Problem description =>
Name every body of water that the text on nitrogen pollution below identifies as having a dead zone.

Selected extract =>
════════════════════

The worst-case scenario is the creation of so-called dead zones, where nothing can live. The Gulf of Mexico, Chesapeake Bay, and Black Sea all have dead zones, with devastating consequences to marine life and the livelihoods of those who depend on the fisheries.
Nitrogen pollution has also been implicated in manatee deaths in Florida, noxious algal blooms, and the loss of marine habitat from overgrowth of algae, especially in coral reefs and seagrass beds. These near-coast habitats serve as nurseries for commercial and non-commercial fisheries, leading to long-term declines in coastal marine fisheries.
Until now, scientists had not fully understood the processes of nitrogen uptake and release in streams. Newly available technology enabled the researchers in this study to track nitrogen through a stream's biological systems and find out what happens to it. The two-year study involved more than 100 researchers collecting data on 12 streams from Puerto Rico to Alaska. Small streams handle nitrogen in two ways, Webster explained. First, the algae, bacteria, and fungi in a stream use nitrogen as a nutrient. They grow quickly and become food for aquatic insects and fish.

════════════════════

Material shown =>
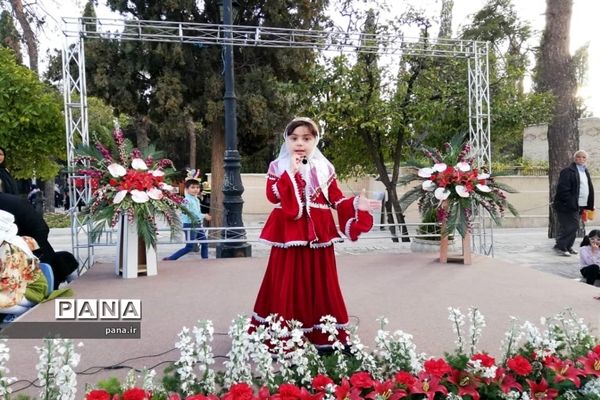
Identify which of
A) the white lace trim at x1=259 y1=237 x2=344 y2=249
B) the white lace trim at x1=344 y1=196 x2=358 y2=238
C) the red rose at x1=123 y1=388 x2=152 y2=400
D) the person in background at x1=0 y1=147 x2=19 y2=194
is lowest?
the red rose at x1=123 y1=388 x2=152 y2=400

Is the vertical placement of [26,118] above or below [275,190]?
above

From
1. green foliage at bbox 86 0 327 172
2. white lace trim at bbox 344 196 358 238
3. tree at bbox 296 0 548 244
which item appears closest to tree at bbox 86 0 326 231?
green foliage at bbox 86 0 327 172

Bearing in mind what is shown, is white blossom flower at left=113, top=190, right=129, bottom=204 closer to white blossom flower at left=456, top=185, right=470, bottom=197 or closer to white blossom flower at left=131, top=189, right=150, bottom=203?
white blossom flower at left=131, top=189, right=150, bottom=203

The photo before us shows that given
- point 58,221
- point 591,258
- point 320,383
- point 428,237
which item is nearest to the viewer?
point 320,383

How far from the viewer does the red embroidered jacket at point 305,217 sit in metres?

════════════════════

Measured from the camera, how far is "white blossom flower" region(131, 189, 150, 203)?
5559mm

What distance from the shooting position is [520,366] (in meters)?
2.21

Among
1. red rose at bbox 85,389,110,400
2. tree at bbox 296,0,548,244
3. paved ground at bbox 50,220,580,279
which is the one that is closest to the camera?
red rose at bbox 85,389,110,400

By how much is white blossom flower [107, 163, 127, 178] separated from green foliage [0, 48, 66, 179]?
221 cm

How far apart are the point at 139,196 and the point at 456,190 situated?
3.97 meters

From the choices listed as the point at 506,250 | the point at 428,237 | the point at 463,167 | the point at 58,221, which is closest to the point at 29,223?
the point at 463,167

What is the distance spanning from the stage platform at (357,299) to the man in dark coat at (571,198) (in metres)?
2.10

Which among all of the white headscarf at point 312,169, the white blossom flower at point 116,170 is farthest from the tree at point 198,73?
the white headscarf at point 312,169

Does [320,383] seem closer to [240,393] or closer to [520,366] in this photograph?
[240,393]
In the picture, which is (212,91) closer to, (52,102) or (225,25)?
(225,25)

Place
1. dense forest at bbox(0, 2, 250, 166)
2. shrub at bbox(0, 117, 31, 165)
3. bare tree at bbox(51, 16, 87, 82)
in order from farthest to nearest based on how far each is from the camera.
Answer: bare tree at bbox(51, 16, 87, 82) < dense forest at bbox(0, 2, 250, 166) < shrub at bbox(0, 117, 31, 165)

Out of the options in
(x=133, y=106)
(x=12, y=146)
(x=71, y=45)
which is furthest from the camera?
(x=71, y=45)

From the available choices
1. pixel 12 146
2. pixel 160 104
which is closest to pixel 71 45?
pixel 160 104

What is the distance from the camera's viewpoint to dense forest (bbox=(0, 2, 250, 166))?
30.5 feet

════════════════════

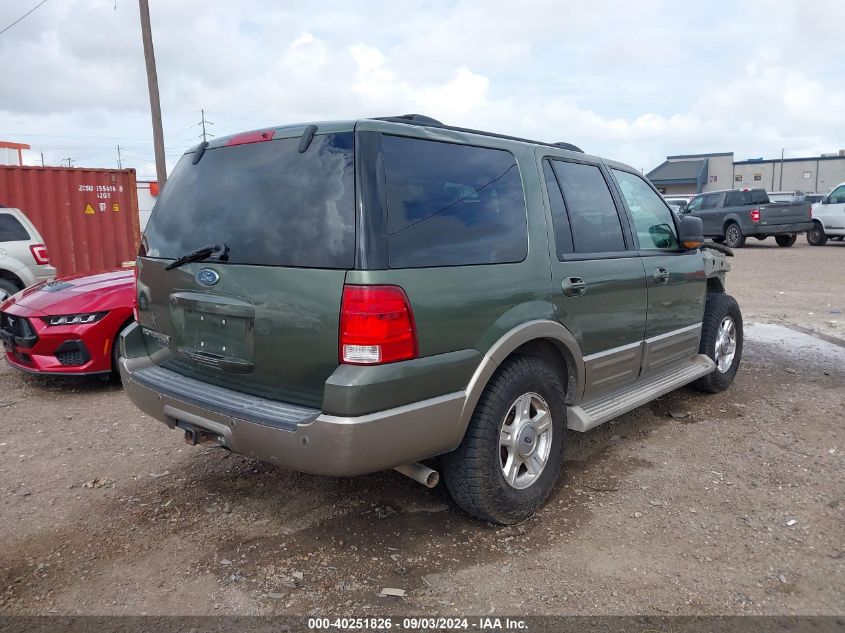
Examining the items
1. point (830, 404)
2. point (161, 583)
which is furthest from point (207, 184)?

════════════════════

Finished task =>
Gulf of Mexico, Chesapeake Bay, Black Sea